__PROBLEMS AND TASKS__:
A: In the forum post about building regression formulas in R, why would the list GoodModels_LM1<-c(2,4,8) give the formula AllData[,1]~AllData[,2]+AllData[,4]+AllData[,8]? Answer in one to three sentences.
B: According to the forum post about building regression formulas in R, which two functions has the writer been trying to use to build the formula?
C: Continue the forum post about building regression formulas in R, starting after its final sentence.

__STUDY TEXT__:
********************

Reputation: 11
I am trying to create variable name from lists in R, but am struggling!
What I would ultimately like to do is to use previously created lists to create a formula for a multiple linear regression, whereby each value within the list will identify one of the explanatory variables of the regression formula.
I am starting with x lists of variable lengths (GoodModels_LMi, where i goes from 1 to x) and use each list to create a separate formula.
for (i in 1:x){
lm(formula created from appropriate list)
i<-i+1
}
The lists correspond to variable numbers to be chosen from a data matrix (AllData). So for example if:
GoodModels_LM1<-c(2,4,8)
I would like my regression formula to be:
AllData[,1]~AllData[,2]+AllData[,4]+AllData[,8]
I have been trying to use as.formula() and paste() to achieve this, however, I am not sure how to create the second part of my formula.
as.formula(paste("AllData[,",i,"]~",paste(?????????)))
I know that this below is not right, but is as close as I have come:
paste("AllData[,",paste("GoodModels_LM",i,sep=""),"]",collapse="+")
I have also looked into assign(), but have not succeeded as the value argument was the same as the x argument.

********************

Data entries:
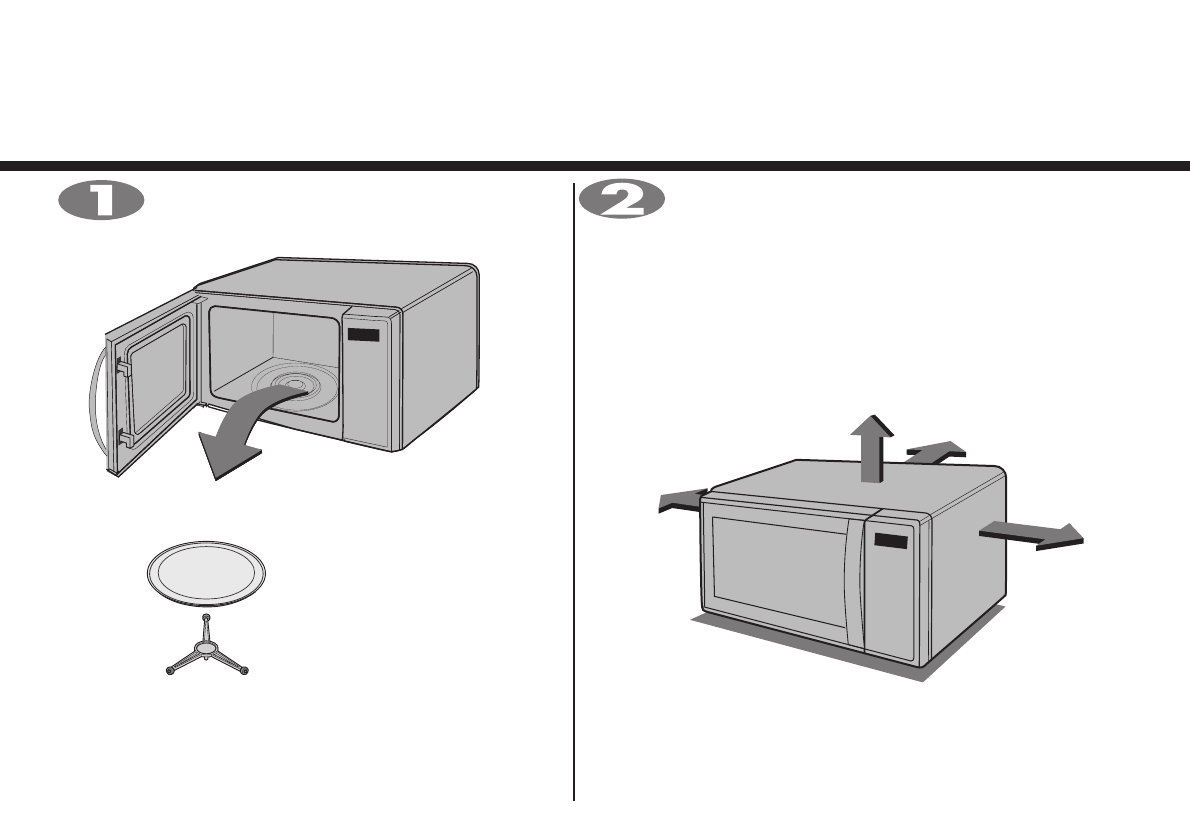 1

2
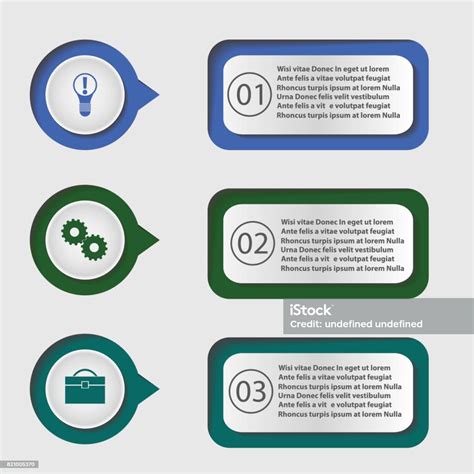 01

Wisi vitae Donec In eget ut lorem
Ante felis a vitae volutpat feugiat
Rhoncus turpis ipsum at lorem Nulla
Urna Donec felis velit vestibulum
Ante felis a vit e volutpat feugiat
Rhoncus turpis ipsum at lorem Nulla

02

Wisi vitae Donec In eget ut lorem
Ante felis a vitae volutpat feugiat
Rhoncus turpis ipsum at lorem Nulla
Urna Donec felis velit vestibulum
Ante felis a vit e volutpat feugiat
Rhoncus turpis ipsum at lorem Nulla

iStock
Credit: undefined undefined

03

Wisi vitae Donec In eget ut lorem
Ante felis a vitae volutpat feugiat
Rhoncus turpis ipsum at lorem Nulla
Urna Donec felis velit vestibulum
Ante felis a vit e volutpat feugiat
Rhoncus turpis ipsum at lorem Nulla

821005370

********************

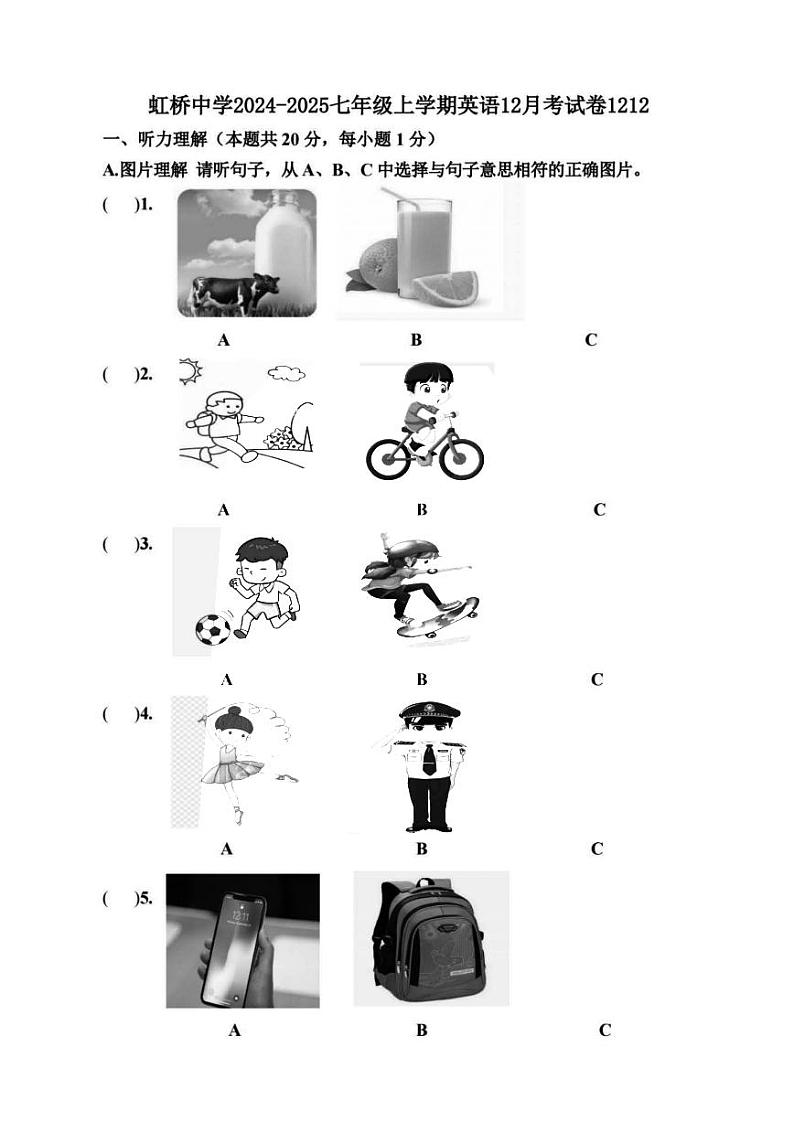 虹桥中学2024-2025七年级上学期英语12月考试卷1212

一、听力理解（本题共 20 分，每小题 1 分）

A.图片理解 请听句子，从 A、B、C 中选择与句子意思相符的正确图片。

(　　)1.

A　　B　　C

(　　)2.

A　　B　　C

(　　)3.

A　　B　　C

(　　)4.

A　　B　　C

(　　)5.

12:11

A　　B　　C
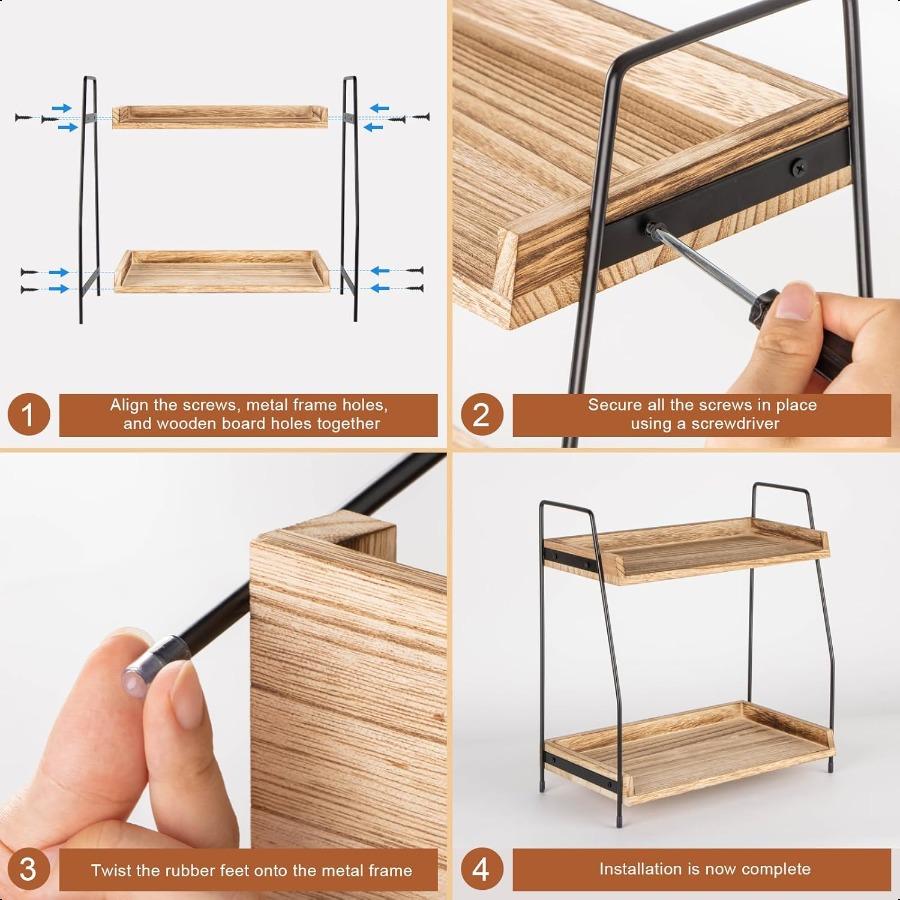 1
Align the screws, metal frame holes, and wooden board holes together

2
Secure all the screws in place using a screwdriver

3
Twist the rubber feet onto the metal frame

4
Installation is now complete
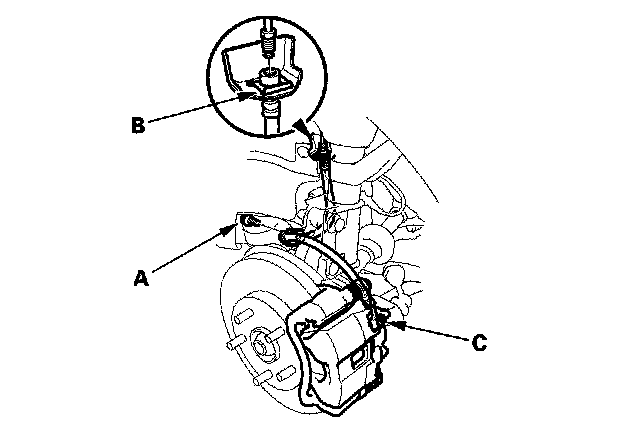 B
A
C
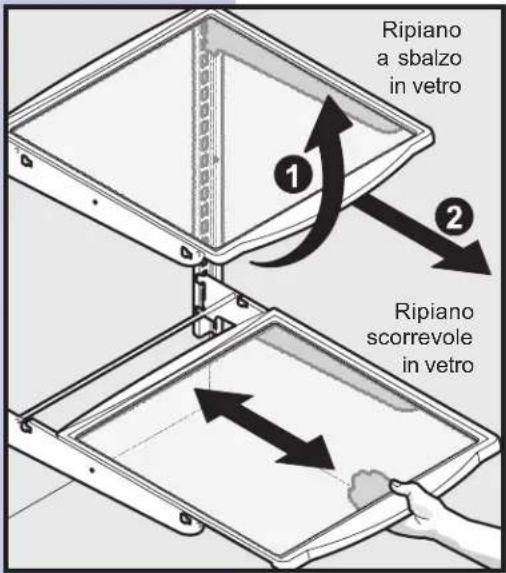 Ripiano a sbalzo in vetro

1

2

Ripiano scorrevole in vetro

********************

__ANSWERS TO EACH TASK__:
A: The values in each list are variable numbers to be chosen from the data matrix AllData. Each value identifies one explanatory variable, so 2, 4 and 8 become the columns AllData[,2], AllData[,4] and AllData[,8] on the right side of the formula.

B: The writer has been trying to use as.formula() and paste().

C:
Thanks very much for any help with this!
Olivia
Upvotes: 1
Views: 280
Reputation: 179438
Your formula should contain the column names
, not the actual data. Here is a small demo using iris
.
Imagine you want to run a regression using columns 2, 4, and 5 from iris
. First, construct a formula using paste()
:
vars <- c(2, 4, 5)
frm <- paste("Sepal.Length ~ ", paste(names(iris)[vars], collapse=" + "))
frm
"Sepal.Length ~ Sepal.Width + Petal.Width + Species"
So, the object frm
is a string containing a formula that you can pass to lm()
:
lm(frm, iris)
Call:
lm(formula = frm, data = iris)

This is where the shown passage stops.